The IMF analysis draws a context plagued with uncertainties, from financial volatility to the withdrawal of fiscal and monetary stimuli, through the slowdown in the Chinese economy or the threat that COVID-19 still poses to many countries. But the risks are concentrated in the war and in the tensions that are already causing price increasesespecially raw materials and energy products.
“Inflation is expected to remain elevated for longer than previously expected, fueled by war-driven commodity price hikes and widening price pressures,” reads the text, indicating that this year expects inflation of 5.7% in advanced economies and 8.7% in emerging and developing economies.
The biggest impact, in Europe
All this materializes in much lower growth than expected just a few months ago or, in the case of the belligerent countries, in a clear setback. Thus, the IMF estimates that Russia’s economy will contract by 8.5%when in January it expected a growth of 2.8%, punished by the impact of the sanctions, which have caused “rupture of commercial ties, deep disturbances of internal financial intermediation and loss of confidence”.

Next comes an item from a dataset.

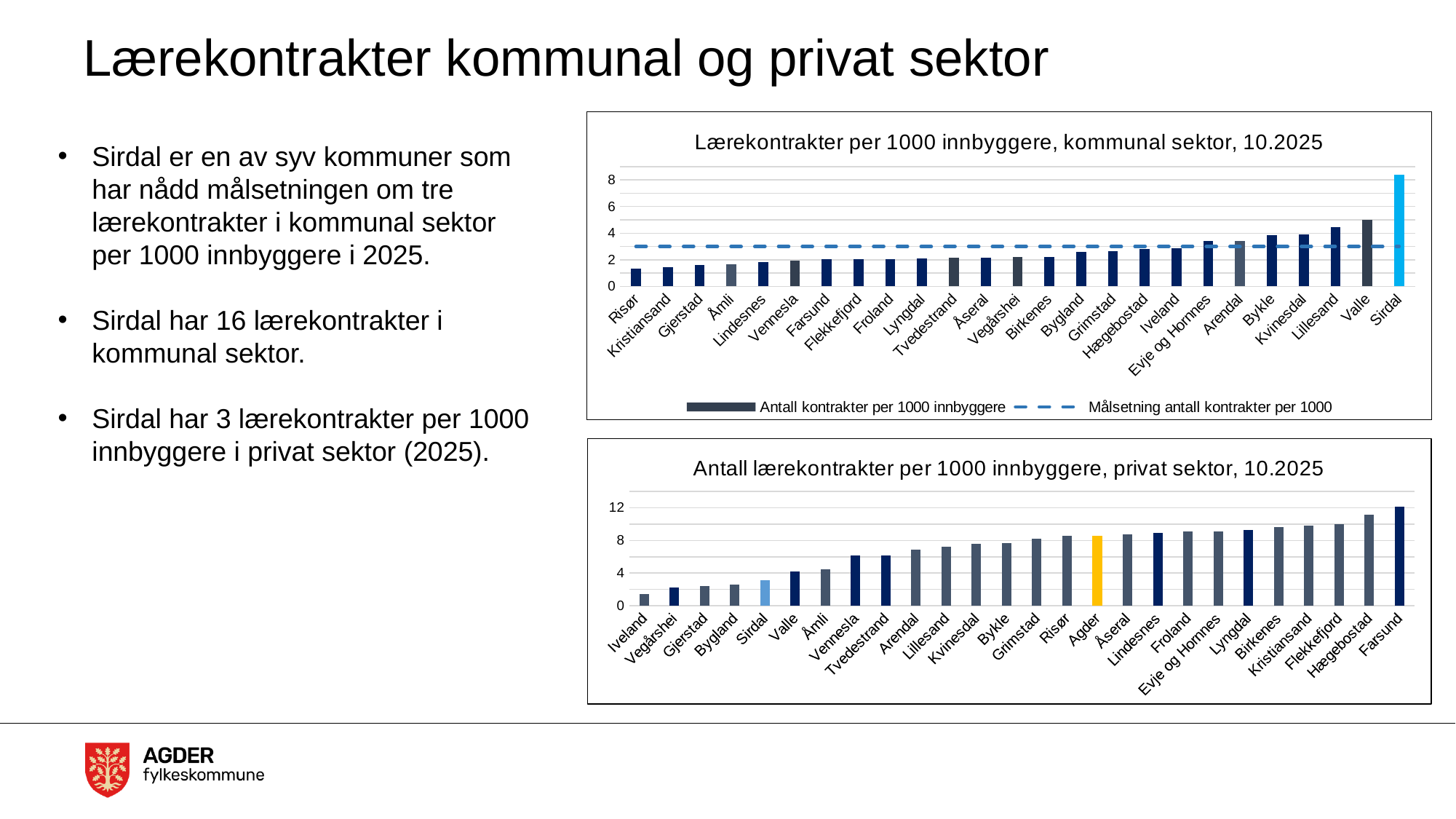
In the top chart (kommunal sektor), which municipality has the highest value? Sirdal How many entries does the legend of the top chart (kommunal sektor) list? 2 In the bottom chart (privat sektor), which category has the highest value? Farsund Do the values in the bottom chart (privat sektor) rise or fall from left to right along the x axis? Rise In the bottom chart (privat sektor), is the value for Vennesla greater or less than 4? greater How many municipalities are shown on the x axis of the top chart (kommunal sektor)? 25 In the bottom chart (privat sektor), which category has the lowest value? Iveland In the top chart (kommunal sektor), which is larger, the value for Valle or the value for Lillesand? Valle What kind of chart is the top chart, 'Lærekontrakter per 1000 innbyggere, kommunal sektor, 10.2025'? Combination bar and line chart (bars with a dashed target line) In the top chart (kommunal sektor), which municipality has the lowest value? Risør In the top chart (kommunal sektor), is the value for Sirdal greater or less than 8? greater In the top chart (kommunal sektor), is the value for Risør greater or less than 2? less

For Ukraine an economic contraction of at least 35% is predicted, although the Fund recognizes the difficulty of evaluating the situation with open conflict. “The serious collapse of Ukraine is the direct result of the invasion, the destruction of infrastructure and the exodus of the population,” the report said.
In any case, all of Europe will suffer the consequences of the war, starting with its main economic engines: the forecast for Germany it falls 1.7 points, to 2.1%; Italy it leaves 1.5 points and will grow 2.3%; Y United Kingdom discount one point, up to 3.7%.
Spain also sees its forecast cut by one point, although its growth will be the highest in all of Europe with the exception of Ireland, 4.8%, while France suffers a relatively moderate reduction, of 0.6 points, to place itself at a GDP increase of 2.9%.